Spicker - riskant aber genialWährend einer Schulaufgabe stellt ein Schüler seine Getränkeflasche auf den Tisch und
fängt an, die schwierigen Fragen anscheinend mühelos zu beantworten. Doch stattdessen
linst dieser heimlich auf das Etikett der Flasche neben ihm, anstelle von Inhaltsstoffen
stehen dort aber Formeln und bekannte Physiker. Spicken ist etwas, das wahrscheinlich
jeder Schüler (sowohl Jungen als auch Mädchen) schon mal in Schulaufgaben oder
Exen versucht hat, um nicht gelernten Stoff zu wiederzugeben:
Die Strategien sind einfach, aber manchmal auch kompliziert. Es gibt raffinierte wie auch
einfache oder gemeine Spicker.
Ein bekannter Spicker ist zum Beispiel der Brillen-Spicker, bei dem ein Zettel auf den
Nasenflügelbügel gesteckt wird, der dann bei Gelegenheit heruntergenommen und benutzt
werden kann.
Eine andere Variante des Spickens besteht darin, die Legende einer Landkarte gegen
einen Spicker austauscht, der der Farbe der Legende entspricht.
Das Problem dabei ist, dass man aus weiterer Entfernung, ca. 2-3 m., diesen nicht mehr
erkennen kann.
Beim Krawatten-Spicker für krawattentragende Schüler unter uns beschreibt man
einen Zettel in Krawattengröße und klebt diesen möglichst sorgfältig in die Innenseite der
Krawatte. Dadurch erhält man einen "schnellen" Spicker.

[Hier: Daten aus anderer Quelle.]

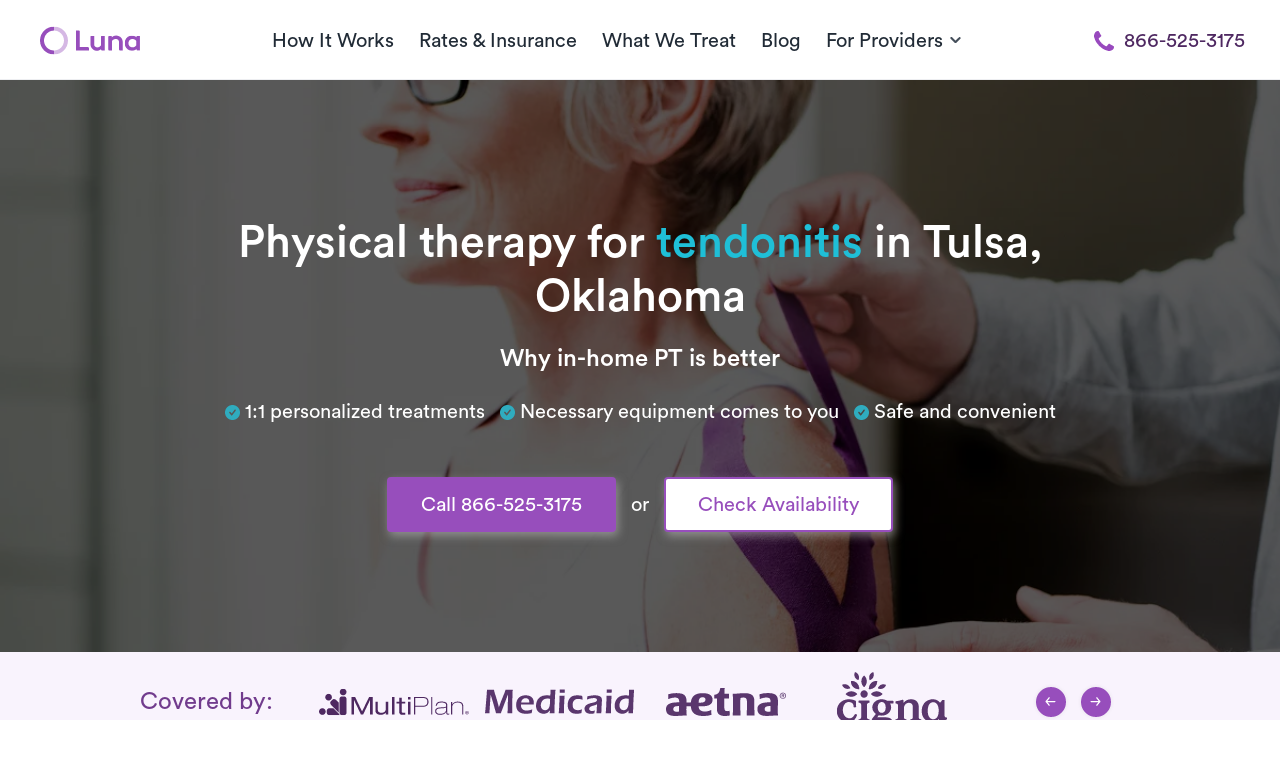

--- FILE ---
content_type: text/javascript
request_url: https://public-assets.getluna.com/js/getluna-chatbot/_next/static/chunks/app/widget/chat/error-4f135315881ec804.js
body_size: 396
content:
(self.webpackChunk_N_E=self.webpackChunk_N_E||[]).push([[359],{2321:(e,_,t)=>{Promise.resolve().then(t.bind(t,4040))},4040:(e,_,t)=>{"use strict";t.r(_),t.d(_,{default:()=>s});var c=t(2115),d=t(5125),l=t(6948);function s(){let e=(0,d.q)();return(0,c.useEffect)(()=>{let _=new URLSearchParams(window.location.search).get("widget_id");_&&e({widgetId:_,type:l.UI.CHAT_LOADED_FAILURE})},[]),null}},5125:(e,_,t)=>{"use strict";t.d(_,{q:()=>d});var c=t(2115);function d(){return(0,c.useCallback)(e=>{var _;let{widgetId:t,type:c}=e;null==(_=window.parent)||_.postMessage({widgetId:t,type:c},"*")},[])}},6948:(e,_,t)=>{"use strict";t.d(_,{DO:()=>l,UI:()=>c,hx:()=>d});var c=function(e){return e.CONTROL_LOADED_SUCCESS="widget_control_loaded_success",e.CONTROL_LOADED_FAILURE="widget_control_loaded_failure",e.CONTROL_OPEN="widget_control_open",e.CONTROL_CLOSE="widget_control_close",e.CHAT_LOADED_SUCCESS="widget_chat_loaded_success",e.CHAT_LOADED_FAILURE="widget_chat_loaded_failure",e.CHAT_CLOSE="widget_chat_close",e.CHAT_OPENED="widget_chat_opened",e.CHAT_CLOSED="widget_chat_closed",e}({});let d="#000000",l="#fefcf8"}},e=>{e.O(0,[441,255,358],()=>e(e.s=2321)),_N_E=e.O()}]);

--- FILE ---
content_type: image/svg+xml
request_url: https://public-assets.getluna.com/images/line_title.svg
body_size: 705
content:
<?xml version="1.0" encoding="UTF-8"?>
<svg width="45px" height="6px" viewBox="0 0 45 6" version="1.1" xmlns="http://www.w3.org/2000/svg" xmlns:xlink="http://www.w3.org/1999/xlink">
    <!-- Generator: Sketch 50.1 (55044) - http://www.bohemiancoding.com/sketch -->
    <title>Group 13</title>
    <desc>Created with Sketch.</desc>
    <defs></defs>
    <g id="Page-1" stroke="none" stroke-width="1" fill="none" fill-rule="evenodd">
        <g id="Home-Page-V1-Copy" transform="translate(-686.000000, -1777.000000)" fill="#974EBC">
            <g id="Group-13" transform="translate(686.000000, 1777.000000)">
                <rect id="Rectangle-5-Copy-12" x="19" y="0" width="26" height="6" rx="3"></rect>
                <rect id="Rectangle-5-Copy-17" opacity="0.279495018" x="0" y="0" width="13" height="6" rx="3"></rect>
            </g>
        </g>
    </g>
</svg>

Als zusätzlicher Spicker gilt auch der Etikett-Spicker, bei dem ein "normales" Etikett
mit nötigen Infos beschriftet und ausgetauscht, auf ein Mäppchen oder Kleber usw.
geklebt wird.
Ein Spicker der besonderen Art ist der sogenannte Schuhsohlen-Spicker, bei dem ein
Zettel in der eigenen Schuhsohle versteckt wird.
Wie ihr bestimmt alle wisst, gibt es noch viele andere Arten zu spicken. Dies ist nur ein
kleiner Auszug.
Unsere Lehrer, die ja auch einmal selbst Schüler, waren kennen bestimmt aus eigener
Erfahrung noch viele weitere Möglichkeiten zu spicken!!!